Liberdade de Expressão

DIREITO AO ESQUECIMENTO

Juiz nega direito ao esquecimento a Wolf Maya em caso de injúria racial

Maya foi condenado em primeira instância, mas caso foi arquivado depois de ser anulado por questão processual

Wolf Maya / Crédito: Reprodução TV Globo

Em 2011, meses antes da estreia da novela Fina Estampa, à qual dirigiu e atuou, o dramaturgo Wolf Maya, então na TV Globo, foi condenado pelo crime de injúria racial contra um técnico em iluminação durante um espetáculo teatral. Três anos depois, a defesa de Maya conseguiu anular a condenação por uma questão processual e o caso acabou arquivado pela decadência do direito do ofendido de oferecer a queixa-crime. Agora, sob o argumento de que “não há interesse público na permanência das notícias referentes à ação penal julgada improcedente”, Maya requereu o direito ao esquecimento para se desvincular da repercussão do caso da década passada, que está amplamente documentado online.

Em ação do diretor contra o Google, a tentativa de fazer as matérias publicadas serem ocultadas nas buscas foi rejeitada pelo juiz Tom Alexandre Brandão, da 2ª Vara do Foro Central Cível de São Paulo, na terça-feira da semana passada (29/3), um dia após o ajuizamento da ação.

“Eventual excesso em alguma dessas dezenas de matérias deve ser tratado pelo autor em ação própria. O que não se admite, com base na posição consolidada do Supremo Tribunal Federal (STF), é a extirpação generalizada de informação com base no chamado direito ao esquecimento”, diz o magistrado.

A referência ao STF se deve ao julgamento em que, em fevereiro de 2021, os ministros declararam ser inconstitucional a ideia de direito ao esquecimento, que seria o poder de impedir a divulgação de fatos verídicos publicados em meios de comunicação devido à passagem do tempo.

A condenação de Wolf Maya por injúria racial e a anulação do processo

O caso de Maya remonta ao ano 2000, em um teatro de Campinas (SP), quando era encenada a peça escrita e dirigida por ele, “Relax… It’s Sex”. O técnico Denivaldo Pereira da Silva denunciou que o diretor teria ficado insatisfeito após um erro na iluminação da peça e desferido agressões verbais.

A sentença foi proferida apenas em 2011, quando o juiz Abelardo de Azevedo Silveira, da 2ª Vara Criminal de Campinas, condenou Maya a dois anos e dois meses de prisão por injúria racial. Maya sempre negou que tivesse ofendido o profissional.

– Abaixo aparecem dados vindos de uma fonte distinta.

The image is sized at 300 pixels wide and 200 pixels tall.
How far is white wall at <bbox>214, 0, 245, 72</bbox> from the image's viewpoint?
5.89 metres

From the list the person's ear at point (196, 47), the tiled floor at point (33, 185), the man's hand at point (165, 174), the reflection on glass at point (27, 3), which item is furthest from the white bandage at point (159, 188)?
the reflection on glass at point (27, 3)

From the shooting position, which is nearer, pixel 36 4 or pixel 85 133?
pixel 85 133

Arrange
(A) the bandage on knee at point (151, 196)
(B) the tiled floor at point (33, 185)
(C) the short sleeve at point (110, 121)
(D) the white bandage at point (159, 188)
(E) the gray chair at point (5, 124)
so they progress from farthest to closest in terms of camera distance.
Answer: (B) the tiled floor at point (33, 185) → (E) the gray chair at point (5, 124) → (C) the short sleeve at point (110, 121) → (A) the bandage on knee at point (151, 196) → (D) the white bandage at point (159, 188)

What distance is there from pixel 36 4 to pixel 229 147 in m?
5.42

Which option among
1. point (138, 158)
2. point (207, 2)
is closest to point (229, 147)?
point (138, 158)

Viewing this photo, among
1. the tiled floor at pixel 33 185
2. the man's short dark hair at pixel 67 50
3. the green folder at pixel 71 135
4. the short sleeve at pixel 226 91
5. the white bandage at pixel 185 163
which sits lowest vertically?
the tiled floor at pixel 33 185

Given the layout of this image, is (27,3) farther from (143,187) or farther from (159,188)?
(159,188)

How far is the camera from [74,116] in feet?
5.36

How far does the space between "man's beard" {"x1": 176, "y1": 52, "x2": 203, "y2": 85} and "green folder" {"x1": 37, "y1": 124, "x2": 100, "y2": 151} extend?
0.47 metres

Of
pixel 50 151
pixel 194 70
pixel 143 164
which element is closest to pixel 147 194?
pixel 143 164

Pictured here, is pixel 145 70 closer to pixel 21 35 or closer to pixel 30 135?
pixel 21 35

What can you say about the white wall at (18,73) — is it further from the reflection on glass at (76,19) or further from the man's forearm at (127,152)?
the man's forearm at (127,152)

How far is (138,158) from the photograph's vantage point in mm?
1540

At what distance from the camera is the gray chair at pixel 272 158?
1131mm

Na decisão, a pena foi substituída por indenização fixada em 20 salários mínimos e período de trabalho comunitário. Três anos depois, a defesa de Maya conseguiu anular a condenação por uma questão processual.

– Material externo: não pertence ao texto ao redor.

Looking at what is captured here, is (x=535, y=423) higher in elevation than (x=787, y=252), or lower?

“Apesar da expressa alusão a poderes especiais [na procuração ao advogado], não houve menção ao fato criminoso, apenas simples referência ao dispositivo de lei infringido”, o que ocasionou um vício na representação processual, conforme decidiram os desembargadores da 2ª Câmara Criminal Extraordinária do Tribunal de Justiça do Estado de São Paulo (TJSP). Assim, foi declarada a “extinção da punibilidade” “em razão do decurso do prazo decadencial para apresentação de nova queixa-crime”.

Sobre esse aspecto, o juiz Brandão, que julgou o pedido ao direito de esquecimento, afirmou que o desfecho do caso por extinção da punibilidade “por óbvio, não se confunde com absolvição e, ainda que o fosse, não tem o condão de apagar o passado, até mesmo porque a condenação por crime gravíssimo de injúria racial efetivamente existiu”.

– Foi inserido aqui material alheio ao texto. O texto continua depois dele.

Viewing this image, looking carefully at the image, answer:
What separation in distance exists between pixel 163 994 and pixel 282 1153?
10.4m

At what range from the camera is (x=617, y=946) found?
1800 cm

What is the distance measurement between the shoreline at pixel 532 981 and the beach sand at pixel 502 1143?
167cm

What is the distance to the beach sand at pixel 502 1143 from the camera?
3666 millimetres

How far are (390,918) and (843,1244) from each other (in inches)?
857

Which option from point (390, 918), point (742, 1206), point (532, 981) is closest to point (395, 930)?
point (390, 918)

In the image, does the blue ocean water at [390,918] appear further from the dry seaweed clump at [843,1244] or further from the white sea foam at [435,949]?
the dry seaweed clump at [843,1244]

Apenas no ano passado, a injúria racial passou a ser obrigatoriamente tratada como racismo, que é imprescritível, conforme decisão do STF.

Como diretor, Maya participou de novelas da TV Globo como “Pecado Capital”, “Senhora do Destino”,  “Cobras & Lagartos” e “Fina Estampa”. A mais recente foi “I Love Paraisópolis”, que foi ao ar em 2015. Ele também atuou em produções da emissora e mantém uma escola de preparação de atores.

Procurado, o advogado Alexandre Francisco Vitullo Bedin, que representa Maya, não retornou os contatos da reportagem.

O processo sobre o direito ao esquecimento tem o número 1029113-07.2022.8.26.0100. Cabe recurso da decisão. Já o desfecho sobre a injúria racial está em 0051579-05.2001.8.26.0114.